TEXTO CITADO »
-------------------------
Projetos

Revitalização Vila do Marzagão


Detalhes do Projeto:

Arquitetos:

Guy François Lapouble Corrê e Tiago Castelo Branco Lourenço

Colaboradores:

-

Ano do Projeto:

2004

Local:

Sabará, MG, Brasil

Imagens:

Guy François Lapouble Côrrea

Outras Informações:

Concurso: Prêmio Pré-fabricados 2004.
Prêmio: Classificado.
Maquete: Carlos Roberto de Souza Soares, Diego Fonseca Pereira, Olcimar Campos e Tiago Castelo Branco Lourenço


 


Memorial Descritivo

Revitalização Vila do Marzagão 

(…) Convidou consigo a Sinhá, comprando-lhe passagem para aquele intato lugar, empregou-a também na fábrica de Marzagão. Sobre os anos, foi pois quem dela pode testemunhar o verossímil.

Moraram numa daquelas miúdas casas pintadas, pegada uma a outra, que nem degraus da rua em ladeira, que a Sinhá descia e subia, às horas certas, devidamente, sendo a operária exemplar que houve, comparável às máquinas, polias e teares, ou com o enxuto tecido que ali se produz.(…)

 SINHÁ SECADA

JOÃO GUIMARÃES ROSA

Pelas palavras de Guimarães Rosa iniciamos apresentação deste trabalho, este é um trecho de um conto que tem como cenário a localidade escolhida para a realização desta reflexão arquitetônica e urbanística, a Vila do Marzagão.

Este lugar se encontra nas imediações da periferia das cidades de Belo Horizonte e Sabará.

Instalada desde 1878, a fábrica do Marzagão, que originou a vila, foi uma das primeiras a se dedicar à atividade industrial em Minas Gerais.

A partir de 1915 passou a ser administrada pela família Carvalho de Brito quando conheceu seu período de esplendor, desde então a localidade adquiriu a conformação urbana que ainda pode ser observada.

A Vila do Marzagão é uma típica vila fabril do final do século XIX e início do XX, podemos encontrar no lugar uma concepção urbana com as características das vilas modelos de Owen e dos falanstérios de Fourier.

A produção de tecidos, o principal produto oferecido ao mercado pela fábrica do Marzagão, foi desde 1950, sendo substituído pela fabricação de lonas e cordonéis para a Indústria de Pneus Brasil, localizada na cidade do Rio de Janeiro, também de propriedade da família Carvalho de Brito.

Neste momento, o empreendimento no arredor de Belo Horizonte e Sabará não eram mais o principal negócio como foi em outros períodos, já que sua indústria no Rio de Janeiro alavancava maiores lucros.

Entretanto, a partir de 1955, essa situação sofre uma reviravolta. Juscelino Kubitschek, o novo presidente da república, promove durante seu governo, a abertura do mercado brasileiro para produtos externos. A Indústria de Pneus Brasil que recebia anteriormente incentivo fiscal e tinha o monopólio da fabricação de pneus no Brasil, com a abertura do mercado brasileiro não suportou a concorrência externa e entrou em decadência, e junto levou a fábrica da Vila do Marzagão.
-------------------------
(Registros de perguntas espaciais)
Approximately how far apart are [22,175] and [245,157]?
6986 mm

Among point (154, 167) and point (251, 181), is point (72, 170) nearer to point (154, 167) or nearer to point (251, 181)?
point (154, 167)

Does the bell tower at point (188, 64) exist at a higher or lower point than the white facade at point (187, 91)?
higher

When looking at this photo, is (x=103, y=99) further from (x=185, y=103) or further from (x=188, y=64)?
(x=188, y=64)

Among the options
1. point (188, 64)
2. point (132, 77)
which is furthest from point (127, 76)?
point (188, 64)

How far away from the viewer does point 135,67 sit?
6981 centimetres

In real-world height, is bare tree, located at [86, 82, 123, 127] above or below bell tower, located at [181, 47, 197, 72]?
-------------------------
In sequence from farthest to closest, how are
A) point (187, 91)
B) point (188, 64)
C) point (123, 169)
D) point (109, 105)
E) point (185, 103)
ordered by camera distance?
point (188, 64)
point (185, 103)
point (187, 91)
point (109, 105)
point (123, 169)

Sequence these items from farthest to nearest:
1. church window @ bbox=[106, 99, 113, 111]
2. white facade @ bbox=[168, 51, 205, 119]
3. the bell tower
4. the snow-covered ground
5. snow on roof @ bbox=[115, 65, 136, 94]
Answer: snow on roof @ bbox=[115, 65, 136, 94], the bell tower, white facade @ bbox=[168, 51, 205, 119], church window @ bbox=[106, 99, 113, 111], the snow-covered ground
-------------------------
DESAFIO A »
Pode extrair da listagem, sem nenhuma alteração, tudo o que vai desde a linha que contém "How far away" até a linha que contém "In real-world height, is", incluindo as duas?
DESAFIO B »
Como seguiria o texto sobre a Vila do Marzagão a partir do ponto em que ele termina?

RESULTADO A »
How far away from the viewer does point 135,67 sit?
6981 centimetres

In real-world height, is bare tree, located at [86, 82, 123, 127] above or below bell tower, located at [181, 47, 197, 72]?

RESULTADO B »
Em 1972, a decadência daquela indústria se apresentava em uma situação irrecuperável. Assim, a família Carvalho de Brito se afasta da condução da fábrica, vendendo essas propriedades para outro grupo empresarial envolvido no ramo da tecelagem, a Paraopeba Industrial S/A. Neste mesmo período o grupo Carvalho de Brito passou a se denominar União Rio Empreendimentos S/A, restringindo-se a partir de então o envolvimento deste grupo com a vila, a algumas casas de operários, que continuaram como suas propriedades, cobrando-se dos seus moradores um aluguel por ocuparem os imóveis.

Até início da década de 80 outros grupos empresariais que atuam no ramo de tecelagem tentaram alavancar ali um novo negócio, entretanto não obtiveram sucesso. Em 1983 os galpões da antiga fábrica foram ocupados pelas confecções Marcel Phillipe.

Atualmente a Marcel Phillipe têm ocupado parcialmente seus galpões, encontrando cerca de 80% vazios sem nenhuma utilização, uma significativa parte de seu processo produtivo é realizado fora de suas dependências. Os proprietários da empresa têm buscado alternativas para a utilização destes espaços ociosos, existe a intenção de se fazer no local um centro de convenções com atrativos turísticos.

A comunidade que ocupa a vila atualmente e composta por inquilinos da União Rio Emprendimentos S/A, uma boa parte foram empregados em outros momentos da fábrica do Marzagão, poucos se encontram envolvidos com a Marcel Phillipe, é uma população de baixa renda.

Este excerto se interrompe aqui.